Sa fille a été violée en soirée étudiante : "Elle a fait une tentative de suicide"

  • Copié
Léa Beaudufe-Hamelin , modifié à
La fille de Marie a fait une tentative de suicide après avoir été violée par un de ses amis lors d’une soirée étudiante. Au micro d’Olivier Delacroix, sur "La Libre antenne" d’Europe 1, Marie raconte comment elle et son mari ont accompagné leur fille qui ne voulait d’abord pas leur en parler.
TÉMOIGNAGE

La fille de Marie a été violée par un de ses amis lors d’une soirée étudiante. Ce n’est que trois semaines plus tard que ses parents l’ont appris, après qu’elle a fait une tentative de suicide. Au micro de "La Libre antenne", sur Europe 1, Marie raconte le parcours de reconstruction de sa fille qui commence à aller mieux, un an après les faits. Elle invite aussi les parents à davantage éduquer les garçons autour de la notion de consentement.

"Notre fille de 20 ans a été violée lors d’une soirée étudiante par un de ses amis. Elle ne nous en a pas parlé. Nous avons été mis au courant par une de ses amies trois semaines après, parce qu’elle a fait une tentative de suicide. Elle est à plusieurs centaines de kilomètres de notre maison. Nous sommes allés la voir immédiatement. J’étais totalement désemparée. J’étais incapable de l’aider, incapable de comprendre le fait qu’elle ait souhaité mourir et incapable de comprendre cette souffrance énorme qu’elle a dû ressentir pendant ces trois semaines où elle ne nous a pas demandé d’aide.

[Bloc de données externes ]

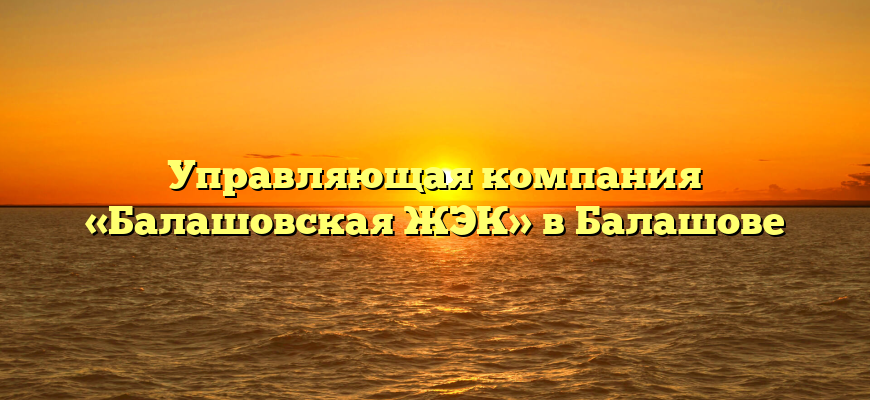 Управляющая компания «Балашовская ЖЭК» в Балашове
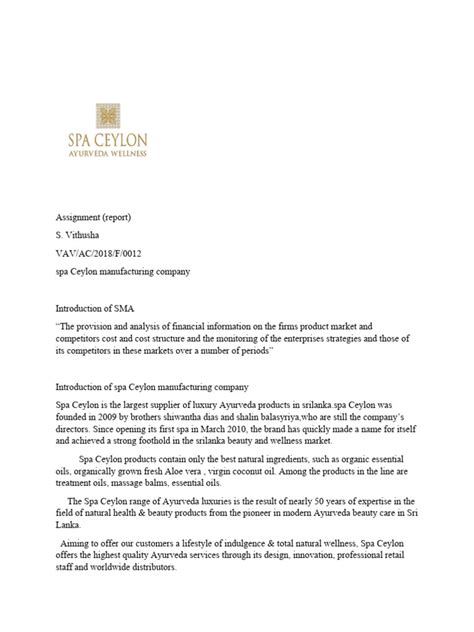 SPA CEYLON
AYURVEDA WELLNESS

Assignment (report)

S. Vithusha

VAV/AC/2018/F/0012

spa Ceylon manufacturing company

Introduction of SMA

"The provision and analysis of financial information on the firms product market and competitors cost and cost structure and the monitoring of the enterprises strategies and those of its competitors in these markets over a number of periods"

Introduction of spa Ceylon manufacturing company

Spa Ceylon is the largest supplier of luxury Ayurveda products in srilanka.spa Ceylon was founded in 2009 by brothers shiwantha dias and shalin balasyriya,who are still the company's directors. Since opening its first spa in March 2010, the brand has quickly made a name for itself and achieved a strong foothold in the srilanka beauty and wellness market.

Spa Ceylon products contain only the best natural ingredients, such as organic essential oils, organically grown fresh Aloe vera , virgin coconut oil. Among the products in the line are treatment oils, massage balms, essential oils.

The Spa Ceylon range of Ayurveda luxuries is the result of nearly 50 years of expertise in the field of natural health & beauty products from the pioneer in modern Ayurveda beauty care in Sri Lanka.

Aiming to offer our customers a lifestyle of indulgence & total natural wellness, Spa Ceylon offers the highest quality Ayurveda services through its design, innovation, professional retail staff and worldwide distributors.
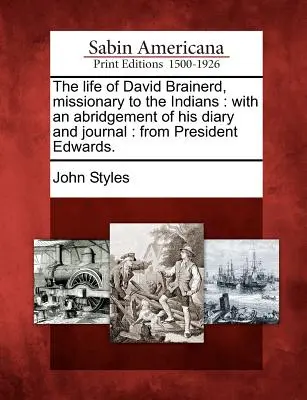 Sabin Americana
Print Editions 1500-1926

The life of David Brainerd, missionary to the Indians : with an abridgement of his diary and journal : from President Edwards.

John Styles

" Elle se sent coupable, pas victime "

Quand on est arrivés, elle nous a dit qu’elle ne porterait pas plainte. Elle était catégorique. Elle se sent coupable, pas victime. Il fallait qu’on fasse des choses avec elle, mais qu’on ne parle surtout pas de ça. Après, elle a réussi à en parler. J’ai cru comprendre qu’il était amoureux d’elle. Je suis très en colère qu’elle ait eu envie de mourir. Je ne veux pas du tout minimiser l’acte, bien sûr que ce n’est pas acceptable qu’un garçon continue quand une fille ne veut pas. Ma fille n’a pas dit non, elle n’a pas réussi à le prononcer. 

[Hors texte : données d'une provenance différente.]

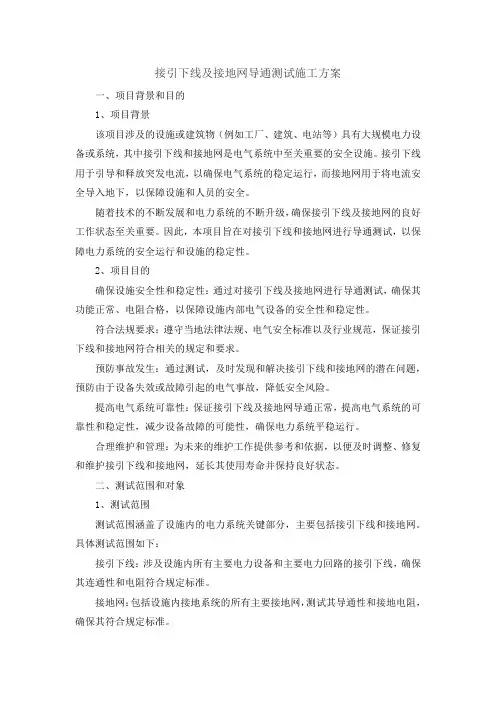 接引下线及接地网导通测试施工方案

一、项目背景和目的

1、项目背景

该项目涉及的设施或建筑物（例如工厂、建筑、电站等）具有大规模电力设备或系统，其中接引下线和接地网是电气系统中至关重要的安全设施。接引下线用于引导和释放突发电流，以确保电气系统的稳定运行，而接地网用于将电流安全导入地下，以保障设施和人员的安全。

随着技术的不断发展和电力系统的不断升级，确保接引下线及接地网的良好工作状态至关重要。因此，本项目旨在对接引下线和接地网进行导通测试，以保障电力系统的安全运行和设施的稳定性。

2、项目目的

确保设施安全性和稳定性：通过对接引下线及接地网进行导通测试，确保其功能正常、电阻合格，以保障设施内部电气设备的安全性和稳定性。

符合法规要求：遵守当地法律法规、电气安全标准以及行业规范，保证接引下线和接地网符合相关的规定和要求。

预防事故发生：通过测试，及时发现和解决接引下线和接地网的潜在问题，预防由于设备失效或故障引起的电气事故，降低安全风险。

提高电气系统可靠性：保证接引下线及接地网导通正常，提高电气系统的可靠性和稳定性，减少设备故障的可能性，确保电力系统平稳运行。

合理维护和管理：为未来的维护工作提供参考和依据，以便及时调整、修复和维护接引下线和接地网，延长其使用寿命并保持良好状态。

二、测试范围和对象

1、测试范围

测试范围涵盖了设施内的电力系统关键部分，主要包括接引下线和接地网。具体测试范围如下：

接引下线：涉及设施内所有主要电力设备和主要电力回路的接引下线，确保其连通性和电阻符合规定标准。

接地网：包括设施内接地系统的所有主要接地网，测试其导通性和接地电阻，确保其符合规定标准。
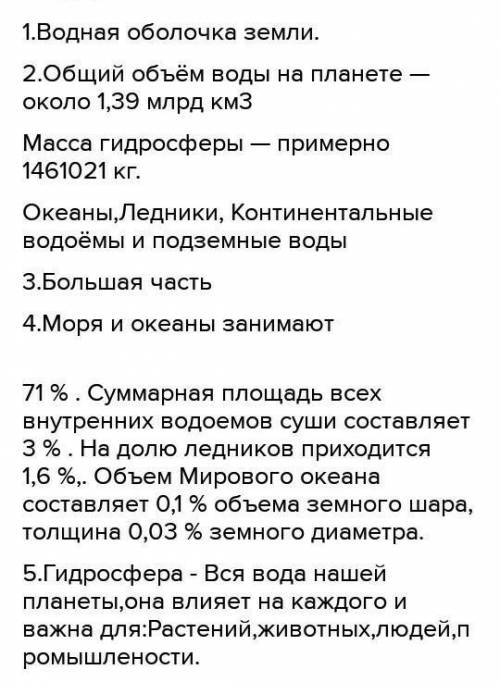 1.Водная оболочка земли.

2.Общий объём воды на планете — около 1,39 млрд км3

Масса гидросферы — примерно 1461021 кг.

Океаны,Ледники, Континентальные водоёмы и подземные воды

3.Большая часть

4.Моря и океаны занимают

71 % . Суммарная площадь всех внутренних водоемов суши составляет 3 % . На долю ледников приходится 1,6 %,. Объем Мирового океана составляет 0,1 % объема земного шара, толщина 0,03 % земного диаметра.

5.Гидросфера - Вся вода нашей планеты,она влияет на каждого и важна для:Растений,животных,людей,промышлености.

Les choses ont changé. Quand je regarde 40 ans en arrière, je pense que ma première relation sexuelle n’était pas du tout voulue. Je n’ai rien dit, comme ma fille. Le lendemain, je n’étais pas bien, mais ma vie a continué. J’ai l’impression de minimiser, mais je ne veux pas minimiser. Ce n’était pas la même époque. J’ai continué à vivre normalement, pourquoi ça ne s’est pas passé comme ça pour elle ? Pourquoi a-t-elle risqué de mourir ?

" Il ne faut pas réclamer qu’elle parle "

Il s’est écoulé presqu'un an. Elle commence à aller mieux et à ressortir. On commence à voir le bout du tunnel. Je suis sûre qu’elle va s’en sortir. Il y a eu le confinement et les vacances scolaires. Je pense qu’elle va être amenée à revoir ce garçon. Elle m’a dit qu’il avait cherché à reprendre contact avec elle, parce qu’il est visiblement épris d’elle. Ça ne se fera jamais, mais j’aimerais tellement pouvoir le rencontrer et lui dire le mal qu’il lui a fait. A-t-il seulement conscience de ce qu’il a fait ?

Bien qu’on se soit sentis impuissants et dévastés, à force de patience, d’amour, d’être toujours à son écoute à n’importe quelle heure de la nuit, on s’en sort. On voyait ça sans issue, on se disait qu’elle ne pourrait plus jamais revivre comme avant. Son papa a joué un rôle très important. Moi, j’avais trop de colère en moi. Je voulais qu’elle me parle, mais il ne faut pas réclamer qu’elle parle. Je pense qu’il a su moins faire état de son inquiétude et de sa souffrance. Pourtant, je sais que c’était très difficile pour lui.

Je pense que c’est aussi la faute des parents vis-à-vis des garçons. On a toujours peur pour nos filles, on les met en garde. Mais on ne parle jamais à nos garçons du fait qu’ils n’ont pas le droit de coucher avec une fille lorsqu’elle ne veut pas. Il faut que les parents intègrent cette valeur dans leur éducation. Je ne l’ai pas fait pour mes garçons qui ont 30 ans. Ça doit être quelque chose dont on parle en famille. Il faut que ce soit une évidence pour eux."